CLARA CITY -- With her 12-year-old son Jacob at her side, Sarah Guggisberg is headed to the Capitol today to witness history in the making.
Guggisberg is hopeful that the state House of Representatives will follow the lead of the Senate and ap-prove the legislation known as Jacob's Law. It assures that both parents are notified when a child is the possible victim of neglect, physical abuse or sexual abuse.
The Senate unanimously approved the legislation Wednesday. Guggisberg said the bill should reach the floor of the House for a vote today.
It could be on Gov. Mark Dayton's desk for a signature as early as Tuesday, she said.
Guggisberg learned in 2009 that her son, Jacob, had been abused by a neighbor while staying with her ex-husband in Lyon County. The abuse had occurred in 2005.

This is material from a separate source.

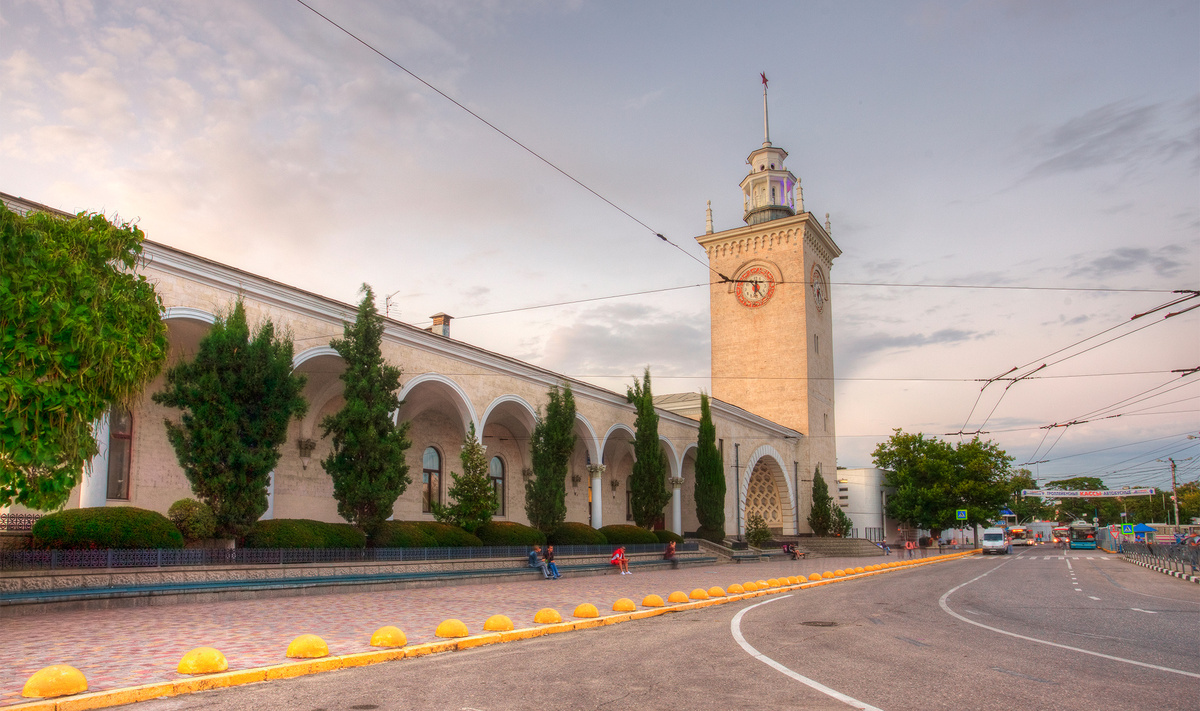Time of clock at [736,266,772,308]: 5:45
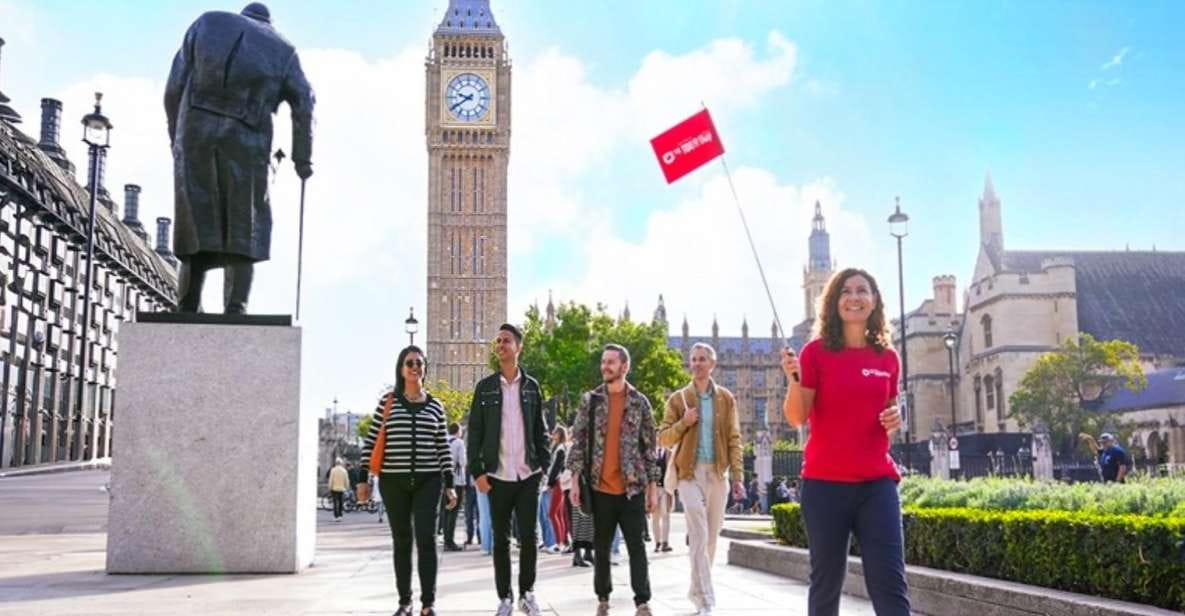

She said her ex-husband had been informed about the suspected abuse at the time, but she had not been told. It was only when Jacob attempted suicide four years later that she learned what had happened.
Had she known, she would have made certain her son received the therapy he needed.
Guggisberg met in October with Rep. Bruce Vogel, R-Willmar, about introducing legislation to assure that both parents are notified. At the time, she said Vogel warned her that it could take as long as three years to gain legislative approval. She told him she was prepared to go the distance.
"I am very surprised at how fast it went,'' she said. "I am not surprised that it was accepted.''
She noted that her shocking story made a compelling argument for what she described as commonsense legislation. She suspects that the original legislation requiring only that one parent be notified was drafted long ago when divorce was not as common as today.
Guggisberg said her son is probably too young to appreciate the full significance of what he will be witnessing, but some day he will know: She has been keeping all of the many letters and other notes of encouragement from all over the county for him to see when he is older. She also hopes to see similar legislation enacted in other states.
While there is a bittersweet quality to seeing the law passed -- it comes years too late to help her son -- Guggisberg said she is very excited to see Jacob's Law so close to final approval.
"It's a good feeling to know that our pain can maybe prevent somebody else's pain,'' she said.